» Assignment
Starting at the first line of the data, print every line up to and including the one with "Purple Finch Video", but no pictures.
** Records to use follows **
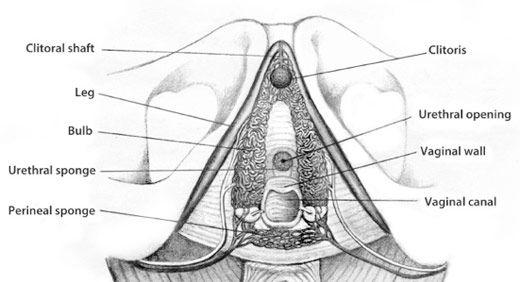 best of Real Clitoris stimulation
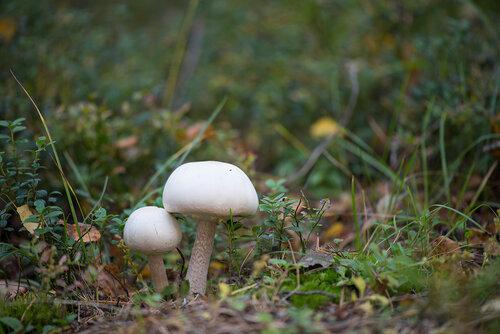 Agaricus silvicola Автор фото: Владимир Брюхов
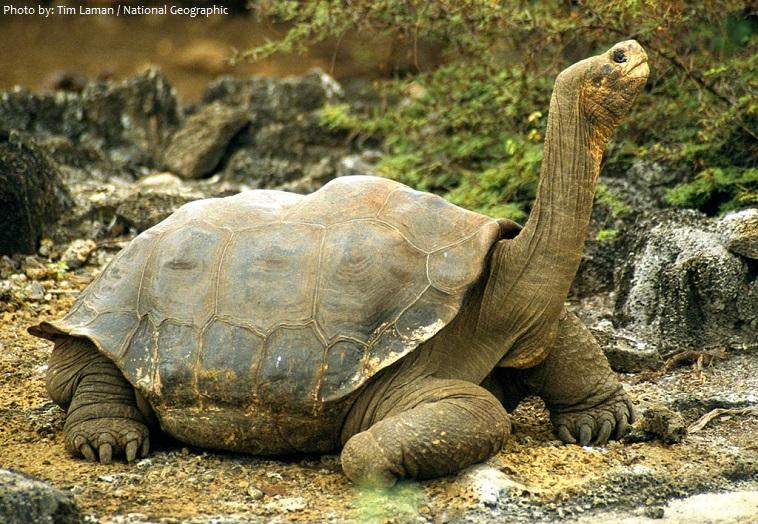 Một số dòng rùa đã phát triển độc lập với kích thước cơ thể rất lớn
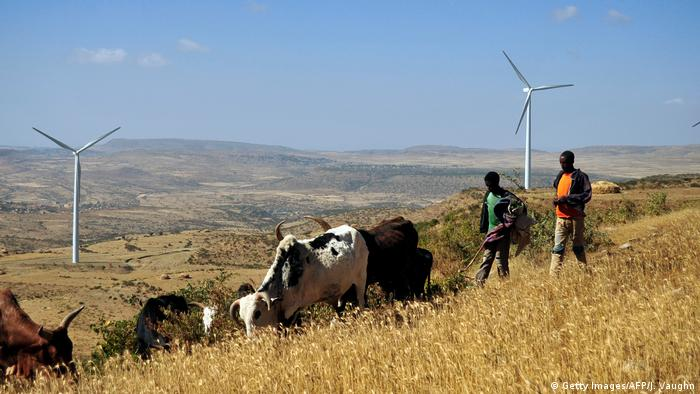 Two men herd cattle in front of a windpark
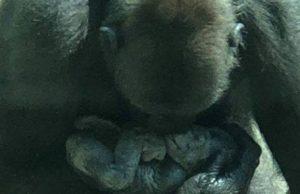 Gorila MOKA, Pittsburgh zoo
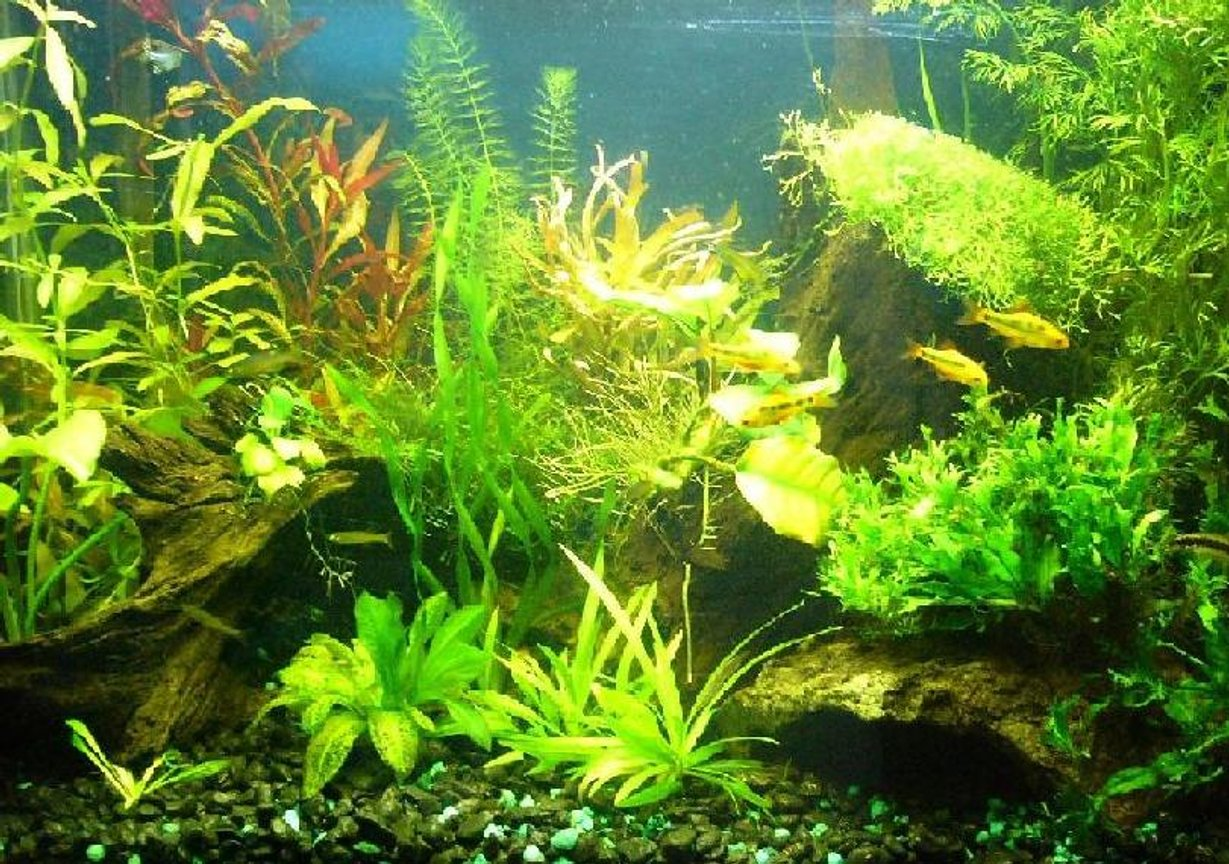 20 gallons planted tank (mostly live plants and fish) - My first planted tank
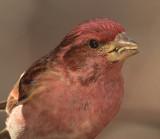 Purple Finch Video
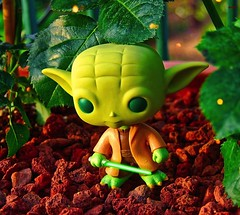 """""""For my ally is the Force"""" (Story in description) (BrickSev) Tags: original fiction sunset toy toys photography star starwars force yoda outdoor head space science pop master figure jedi scifi knight sciencefiction bobblehead wars collectible collectibles bobble trilogy funko prequel toyphotography"""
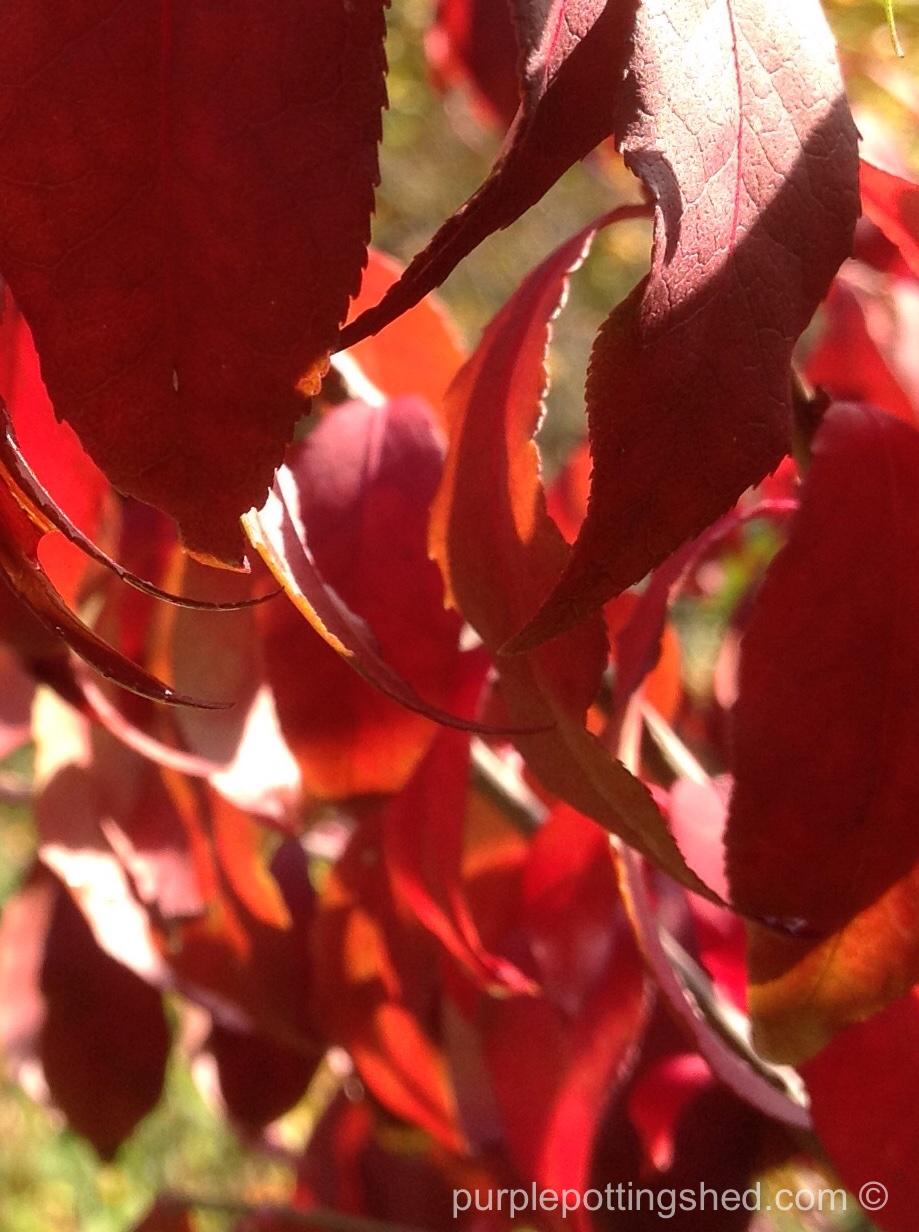 Burning bush, close up.jpg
** End of Records to use **
» Written answer
 best of Real Clitoris stimulation
 Agaricus silvicola Автор фото: Владимир Брюхов
 Một số dòng rùa đã phát triển độc lập với kích thước cơ thể rất lớn
 Two men herd cattle in front of a windpark
 Gorila MOKA, Pittsburgh zoo
 20 gallons planted tank (mostly live plants and fish) - My first planted tank
 Purple Finch Video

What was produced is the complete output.